The default is 32 tokens per block. Supported block sizes on CUDA are 8, 16, and 32, values outside that set fail to load because the attention kernel dispatches on block size explicitly. Override with --pa-block-size.

The pool’s size is set via one of three mutually exclusive flags:

  • --pa-memory-mb <n>: budget in MB.
  • --pa-memory-fraction <f>: fraction of available VRAM.
  • --pa-context-len <n>: budget sized to hold the configured maximum concurrent sequences at that context length.

When none are set, the engine defaults to 90% of available VRAM on CUDA.

Each sequence holds a list of block pointers. On each decoding step, the scheduler checks whether the sequence has a free slot in its tail block; if not, it allocates a new block from the pool. When a sequence finishes, its blocks return to the pool.

Shared-prefix optimization: sequences that begin with identical tokens share the blocks holding those tokens. A shared block is reference-counted rather than duplicated. This is the mechanism behind prefix caching when paged attention is on.

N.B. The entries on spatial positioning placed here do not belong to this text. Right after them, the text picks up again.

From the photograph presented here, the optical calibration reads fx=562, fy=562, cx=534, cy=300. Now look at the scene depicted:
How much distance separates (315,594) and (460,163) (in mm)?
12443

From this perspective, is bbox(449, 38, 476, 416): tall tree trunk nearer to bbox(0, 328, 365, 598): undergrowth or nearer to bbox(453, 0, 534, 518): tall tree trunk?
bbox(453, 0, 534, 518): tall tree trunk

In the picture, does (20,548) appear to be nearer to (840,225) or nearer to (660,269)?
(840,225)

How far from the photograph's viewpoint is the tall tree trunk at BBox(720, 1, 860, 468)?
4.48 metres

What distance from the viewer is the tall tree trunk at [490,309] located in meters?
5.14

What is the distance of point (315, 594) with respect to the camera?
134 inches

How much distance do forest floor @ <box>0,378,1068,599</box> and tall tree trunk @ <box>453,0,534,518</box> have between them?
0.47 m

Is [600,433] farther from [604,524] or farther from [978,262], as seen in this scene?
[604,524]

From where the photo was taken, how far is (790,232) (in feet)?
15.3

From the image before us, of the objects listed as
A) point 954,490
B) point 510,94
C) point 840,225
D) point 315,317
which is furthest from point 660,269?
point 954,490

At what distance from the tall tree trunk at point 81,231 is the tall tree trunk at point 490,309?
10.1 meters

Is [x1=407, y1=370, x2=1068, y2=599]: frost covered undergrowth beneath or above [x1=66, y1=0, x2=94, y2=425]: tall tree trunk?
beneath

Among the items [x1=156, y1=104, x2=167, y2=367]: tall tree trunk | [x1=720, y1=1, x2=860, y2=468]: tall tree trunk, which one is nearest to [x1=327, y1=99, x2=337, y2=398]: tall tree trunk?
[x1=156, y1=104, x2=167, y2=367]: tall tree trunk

--pa-cache-type sets the KV cache’s numeric representation:

  • auto (default): match the model’s compute dtype.
  • Explicit quantization types reduce the per-block memory cost at some quality cost.

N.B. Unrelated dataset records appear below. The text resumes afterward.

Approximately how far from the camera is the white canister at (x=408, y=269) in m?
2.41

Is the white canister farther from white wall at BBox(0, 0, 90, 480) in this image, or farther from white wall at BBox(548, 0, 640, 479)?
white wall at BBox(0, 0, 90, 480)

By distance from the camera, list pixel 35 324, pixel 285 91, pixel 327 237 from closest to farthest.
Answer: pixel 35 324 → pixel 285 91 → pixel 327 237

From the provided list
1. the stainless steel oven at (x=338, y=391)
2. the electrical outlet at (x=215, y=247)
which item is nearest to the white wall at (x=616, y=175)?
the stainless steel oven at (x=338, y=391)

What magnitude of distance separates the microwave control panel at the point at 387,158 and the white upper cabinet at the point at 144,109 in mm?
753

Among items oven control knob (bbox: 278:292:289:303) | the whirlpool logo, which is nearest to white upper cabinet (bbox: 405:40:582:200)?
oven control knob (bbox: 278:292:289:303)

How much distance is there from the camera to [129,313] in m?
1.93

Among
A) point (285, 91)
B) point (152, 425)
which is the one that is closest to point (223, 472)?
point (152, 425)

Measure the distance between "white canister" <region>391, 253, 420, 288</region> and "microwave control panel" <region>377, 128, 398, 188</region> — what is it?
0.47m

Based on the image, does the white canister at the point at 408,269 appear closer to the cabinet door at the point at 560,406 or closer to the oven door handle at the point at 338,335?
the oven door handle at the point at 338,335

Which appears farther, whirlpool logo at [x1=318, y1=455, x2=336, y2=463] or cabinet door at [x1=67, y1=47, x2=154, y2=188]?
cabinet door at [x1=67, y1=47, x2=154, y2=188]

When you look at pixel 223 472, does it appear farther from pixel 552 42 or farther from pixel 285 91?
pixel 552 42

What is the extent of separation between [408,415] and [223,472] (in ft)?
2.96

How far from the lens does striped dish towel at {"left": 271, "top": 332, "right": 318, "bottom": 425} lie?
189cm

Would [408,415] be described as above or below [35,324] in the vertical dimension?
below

This is separate from model-weight quantization (--quant or --isq). Weight and cache quantization are chosen independently.

Paged attention and flash attention are separate layers of the runtime.

For non-paged attention, the flash-attn and flash-attn-v3 Cargo features enable the usual flash attention kernels when the model and GPU support them.

For CUDA paged attention, mistral.rs can use a FlashInfer-backed paged KV-cache layout and paged decode kernel directly. Eligible paged prefill chunks also use FlashInfer. When a request falls outside those constraints, the runtime falls back to the generic paged path, which gathers blocks and then dispatches to the available attention backend.

FlashInfer paged kernels are built as part of the cuda feature. They do not require the flash-attn Cargo feature.

Long CUDA prompts with paged attention are processed in chunks. The default chunk size is 4096 tokens. Chunking keeps prefill memory use stable and lets long prompts use the paged prefill kernels instead of one very large prompt pass.

Chunking is internal and does not change the visible prompt, logits, or generated text.

CUDA decode graphs can replay supported single-token paged decode steps with lower CPU launch overhead. They are enabled by default for supported CUDA paged decode paths. Set MISTRALRS_CUDA_GRAPHS=0 to disable them.

See Use CUDA graphs for requirements and benchmarking guidance.

The engine enables paged attention by default for server workloads and disables it for single-request CLI use. Paged attention has a gather overhead versus a contiguous cache. Explicit control is via --paged-attn auto|on|off.

MLA’s latent cache is supported through a dedicated kernel path. Some models can opt out of FlashInfer paged cache layout when their cache shape needs a different backend.